= 本文 =
無帰還広帯域真空管アンプ(製作編30)

f:id:torusanada98:20210504080058j:plain

製作編30

引き続き通電確認を行います。

チョークインプット電源電圧

終段の電源はチョークインプット電源です。チョークインプット電源は、出力電流によって電圧値が変動する事を確認していますが、アンプの電源投入後プレート電流が流れるまでの電圧をモニタしてみました。オシロスコープの掃引速度を下げてスクロール状態にして確認を行います。結果は以下のとおりです。

f:id:torusanada98:20210504080126j:plain

電源投入後、約5秒で最大電圧233Vとなり、ヒーターが暖まりプレート電流が流れ始める事で約7秒後から電圧が下がり始め、約14秒後に158Vで安定しました。オシロスコープの設定を確認するため、電源オンを何度も繰り返していたため、ヒーターが暖まっていた事を考えて、5分以上間隔をあけて再度測定しなおしてみました。

f:id:torusanada98:20210504080143j:plain

案の定、電圧が安定する時間が約20秒に増えました。終段の6N6Pの最大プレート定格電圧は300Vなので、この特性でも問題ありません。これで終段の通電確認は完了です。

= データ抜粋 =
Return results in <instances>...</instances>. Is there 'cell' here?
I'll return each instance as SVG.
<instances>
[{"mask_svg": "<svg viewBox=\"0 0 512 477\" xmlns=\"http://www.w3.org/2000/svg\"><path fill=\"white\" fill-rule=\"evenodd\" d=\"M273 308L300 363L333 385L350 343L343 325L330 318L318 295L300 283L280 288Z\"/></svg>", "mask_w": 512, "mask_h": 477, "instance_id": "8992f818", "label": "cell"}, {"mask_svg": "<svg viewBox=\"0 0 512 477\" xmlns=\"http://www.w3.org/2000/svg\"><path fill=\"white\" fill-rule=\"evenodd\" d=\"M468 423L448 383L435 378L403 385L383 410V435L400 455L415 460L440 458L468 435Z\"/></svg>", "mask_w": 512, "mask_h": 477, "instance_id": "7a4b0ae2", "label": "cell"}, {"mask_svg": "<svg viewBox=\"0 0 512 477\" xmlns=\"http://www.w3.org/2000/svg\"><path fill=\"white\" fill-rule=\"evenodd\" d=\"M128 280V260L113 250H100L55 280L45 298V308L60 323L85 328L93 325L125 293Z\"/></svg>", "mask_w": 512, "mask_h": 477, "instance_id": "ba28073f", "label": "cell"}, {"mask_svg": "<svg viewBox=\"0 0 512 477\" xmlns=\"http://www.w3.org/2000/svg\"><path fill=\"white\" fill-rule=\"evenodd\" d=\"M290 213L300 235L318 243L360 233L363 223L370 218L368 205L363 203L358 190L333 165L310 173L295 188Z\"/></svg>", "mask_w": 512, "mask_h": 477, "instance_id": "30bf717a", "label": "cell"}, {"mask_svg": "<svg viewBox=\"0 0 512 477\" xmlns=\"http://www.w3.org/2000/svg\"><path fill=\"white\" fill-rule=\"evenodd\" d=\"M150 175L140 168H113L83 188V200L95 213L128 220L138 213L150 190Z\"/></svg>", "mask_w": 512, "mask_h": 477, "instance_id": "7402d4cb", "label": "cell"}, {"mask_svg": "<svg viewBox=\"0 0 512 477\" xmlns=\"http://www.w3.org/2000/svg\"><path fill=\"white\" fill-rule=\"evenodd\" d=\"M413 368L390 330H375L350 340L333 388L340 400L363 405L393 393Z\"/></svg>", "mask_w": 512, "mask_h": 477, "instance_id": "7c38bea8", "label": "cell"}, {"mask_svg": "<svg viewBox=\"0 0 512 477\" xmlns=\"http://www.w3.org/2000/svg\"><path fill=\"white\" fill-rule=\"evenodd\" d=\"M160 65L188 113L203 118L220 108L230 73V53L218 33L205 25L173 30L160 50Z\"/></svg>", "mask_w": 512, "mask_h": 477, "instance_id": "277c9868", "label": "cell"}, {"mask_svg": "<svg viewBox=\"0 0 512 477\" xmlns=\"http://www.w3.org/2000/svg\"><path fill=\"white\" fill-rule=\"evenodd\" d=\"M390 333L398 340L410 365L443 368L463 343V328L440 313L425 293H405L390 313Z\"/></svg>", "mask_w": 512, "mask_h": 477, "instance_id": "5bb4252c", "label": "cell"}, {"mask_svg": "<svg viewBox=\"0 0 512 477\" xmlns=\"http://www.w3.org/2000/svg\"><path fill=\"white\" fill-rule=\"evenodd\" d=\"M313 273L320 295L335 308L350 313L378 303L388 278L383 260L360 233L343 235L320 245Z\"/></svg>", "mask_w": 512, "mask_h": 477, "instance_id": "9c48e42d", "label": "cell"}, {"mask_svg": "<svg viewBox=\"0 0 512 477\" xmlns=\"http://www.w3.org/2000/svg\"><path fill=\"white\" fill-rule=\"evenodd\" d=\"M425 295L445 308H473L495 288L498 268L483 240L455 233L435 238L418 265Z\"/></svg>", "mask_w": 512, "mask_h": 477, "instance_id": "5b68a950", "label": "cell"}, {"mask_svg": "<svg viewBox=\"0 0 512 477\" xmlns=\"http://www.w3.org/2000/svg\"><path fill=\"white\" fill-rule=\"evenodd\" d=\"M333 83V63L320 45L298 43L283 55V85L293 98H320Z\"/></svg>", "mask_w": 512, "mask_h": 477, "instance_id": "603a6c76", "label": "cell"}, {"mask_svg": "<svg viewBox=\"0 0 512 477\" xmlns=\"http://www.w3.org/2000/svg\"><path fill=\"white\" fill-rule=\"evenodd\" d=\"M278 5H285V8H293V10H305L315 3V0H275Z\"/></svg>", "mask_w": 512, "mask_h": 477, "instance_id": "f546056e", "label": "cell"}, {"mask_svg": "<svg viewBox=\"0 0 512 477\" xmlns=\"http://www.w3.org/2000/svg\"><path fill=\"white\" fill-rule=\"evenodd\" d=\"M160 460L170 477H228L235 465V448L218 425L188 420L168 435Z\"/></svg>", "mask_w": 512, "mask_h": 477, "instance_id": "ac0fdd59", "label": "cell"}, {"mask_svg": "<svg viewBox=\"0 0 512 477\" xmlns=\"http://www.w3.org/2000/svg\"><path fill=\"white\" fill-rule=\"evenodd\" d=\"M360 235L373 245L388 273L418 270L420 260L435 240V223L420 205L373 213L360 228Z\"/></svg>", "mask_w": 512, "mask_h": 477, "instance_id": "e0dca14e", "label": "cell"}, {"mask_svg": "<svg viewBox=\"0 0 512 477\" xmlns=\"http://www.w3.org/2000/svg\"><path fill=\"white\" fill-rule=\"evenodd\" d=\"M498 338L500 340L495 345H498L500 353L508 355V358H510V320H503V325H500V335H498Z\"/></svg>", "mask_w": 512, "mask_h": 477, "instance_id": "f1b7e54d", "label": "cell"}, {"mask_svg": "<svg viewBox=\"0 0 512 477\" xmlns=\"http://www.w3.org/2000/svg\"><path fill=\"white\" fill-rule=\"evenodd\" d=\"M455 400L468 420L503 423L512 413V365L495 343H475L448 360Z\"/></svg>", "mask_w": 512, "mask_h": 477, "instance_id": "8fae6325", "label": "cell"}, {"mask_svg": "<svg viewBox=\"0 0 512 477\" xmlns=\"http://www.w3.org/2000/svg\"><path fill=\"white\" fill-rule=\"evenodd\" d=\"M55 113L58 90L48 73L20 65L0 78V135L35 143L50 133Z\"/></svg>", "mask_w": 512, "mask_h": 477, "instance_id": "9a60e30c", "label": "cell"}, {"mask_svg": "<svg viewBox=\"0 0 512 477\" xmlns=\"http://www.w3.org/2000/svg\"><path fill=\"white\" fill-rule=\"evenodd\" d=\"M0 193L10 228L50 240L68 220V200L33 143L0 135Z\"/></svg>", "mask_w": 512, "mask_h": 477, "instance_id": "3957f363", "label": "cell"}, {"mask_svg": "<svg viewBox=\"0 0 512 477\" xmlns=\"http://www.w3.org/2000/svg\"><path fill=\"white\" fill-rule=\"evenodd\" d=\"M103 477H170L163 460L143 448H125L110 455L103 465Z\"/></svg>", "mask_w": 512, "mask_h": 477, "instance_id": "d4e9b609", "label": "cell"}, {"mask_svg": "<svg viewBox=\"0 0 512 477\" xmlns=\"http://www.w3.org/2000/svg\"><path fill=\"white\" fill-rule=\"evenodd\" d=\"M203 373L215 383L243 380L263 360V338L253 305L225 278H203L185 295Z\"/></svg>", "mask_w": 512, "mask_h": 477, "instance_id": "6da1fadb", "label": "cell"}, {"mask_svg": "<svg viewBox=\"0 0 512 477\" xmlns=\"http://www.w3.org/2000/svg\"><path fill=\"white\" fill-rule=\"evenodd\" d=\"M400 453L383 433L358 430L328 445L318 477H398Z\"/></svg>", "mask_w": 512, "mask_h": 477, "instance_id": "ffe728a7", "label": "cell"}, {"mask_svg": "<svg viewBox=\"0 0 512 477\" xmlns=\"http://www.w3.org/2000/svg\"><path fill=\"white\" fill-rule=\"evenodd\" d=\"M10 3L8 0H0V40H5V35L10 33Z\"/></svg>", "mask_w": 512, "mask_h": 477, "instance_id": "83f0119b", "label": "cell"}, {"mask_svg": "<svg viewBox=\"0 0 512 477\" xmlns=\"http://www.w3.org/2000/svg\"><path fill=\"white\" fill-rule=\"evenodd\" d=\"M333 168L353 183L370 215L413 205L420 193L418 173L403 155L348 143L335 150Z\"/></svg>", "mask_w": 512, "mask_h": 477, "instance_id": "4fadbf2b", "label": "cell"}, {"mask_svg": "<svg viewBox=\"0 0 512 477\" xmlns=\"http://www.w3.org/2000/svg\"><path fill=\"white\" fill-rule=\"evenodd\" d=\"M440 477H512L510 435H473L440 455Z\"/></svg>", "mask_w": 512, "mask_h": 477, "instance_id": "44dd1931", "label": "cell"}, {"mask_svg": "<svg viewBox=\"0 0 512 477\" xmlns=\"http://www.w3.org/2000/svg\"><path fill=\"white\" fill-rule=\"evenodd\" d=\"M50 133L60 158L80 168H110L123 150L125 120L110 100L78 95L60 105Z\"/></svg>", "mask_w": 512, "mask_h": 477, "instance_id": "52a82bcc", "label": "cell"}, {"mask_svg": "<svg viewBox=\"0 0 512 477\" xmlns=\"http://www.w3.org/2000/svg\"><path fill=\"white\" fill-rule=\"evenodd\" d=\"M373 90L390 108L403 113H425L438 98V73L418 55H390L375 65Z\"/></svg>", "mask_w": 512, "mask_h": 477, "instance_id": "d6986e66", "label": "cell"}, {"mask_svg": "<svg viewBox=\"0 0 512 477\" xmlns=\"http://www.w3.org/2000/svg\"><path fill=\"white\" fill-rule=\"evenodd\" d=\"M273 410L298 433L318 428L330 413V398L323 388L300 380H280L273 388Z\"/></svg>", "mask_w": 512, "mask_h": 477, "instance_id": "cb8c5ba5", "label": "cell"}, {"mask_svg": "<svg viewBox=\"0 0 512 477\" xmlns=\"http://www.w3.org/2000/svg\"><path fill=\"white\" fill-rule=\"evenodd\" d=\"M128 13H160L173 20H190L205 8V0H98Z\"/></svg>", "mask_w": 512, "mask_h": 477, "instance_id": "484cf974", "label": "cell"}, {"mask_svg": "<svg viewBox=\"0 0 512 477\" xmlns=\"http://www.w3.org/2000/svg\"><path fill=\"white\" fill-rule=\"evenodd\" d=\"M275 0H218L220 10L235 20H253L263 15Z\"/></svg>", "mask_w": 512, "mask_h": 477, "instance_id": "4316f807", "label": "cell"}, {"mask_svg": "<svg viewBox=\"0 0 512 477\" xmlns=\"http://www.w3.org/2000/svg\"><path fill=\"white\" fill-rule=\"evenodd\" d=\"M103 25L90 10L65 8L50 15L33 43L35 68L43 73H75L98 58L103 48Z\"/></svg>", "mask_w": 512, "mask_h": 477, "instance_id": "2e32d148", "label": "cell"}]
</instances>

= 課題 =
真空管アンプの電源電圧を扱った本文を、一字も変えずに全文引用せよ。 行のデータはここでは使わない。

= 解答 =
無帰還広帯域真空管アンプ(製作編30)

f:id:torusanada98:20210504080058j:plain

製作編30

引き続き通電確認を行います。

チョークインプット電源電圧

終段の電源はチョークインプット電源です。チョークインプット電源は、出力電流によって電圧値が変動する事を確認していますが、アンプの電源投入後プレート電流が流れるまでの電圧をモニタしてみました。オシロスコープの掃引速度を下げてスクロール状態にして確認を行います。結果は以下のとおりです。

f:id:torusanada98:20210504080126j:plain

電源投入後、約5秒で最大電圧233Vとなり、ヒーターが暖まりプレート電流が流れ始める事で約7秒後から電圧が下がり始め、約14秒後に158Vで安定しました。オシロスコープの設定を確認するため、電源オンを何度も繰り返していたため、ヒーターが暖まっていた事を考えて、5分以上間隔をあけて再度測定しなおしてみました。

f:id:torusanada98:20210504080143j:plain

案の定、電圧が安定する時間が約20秒に増えました。終段の6N6Pの最大プレート定格電圧は300Vなので、この特性でも問題ありません。これで終段の通電確認は完了です。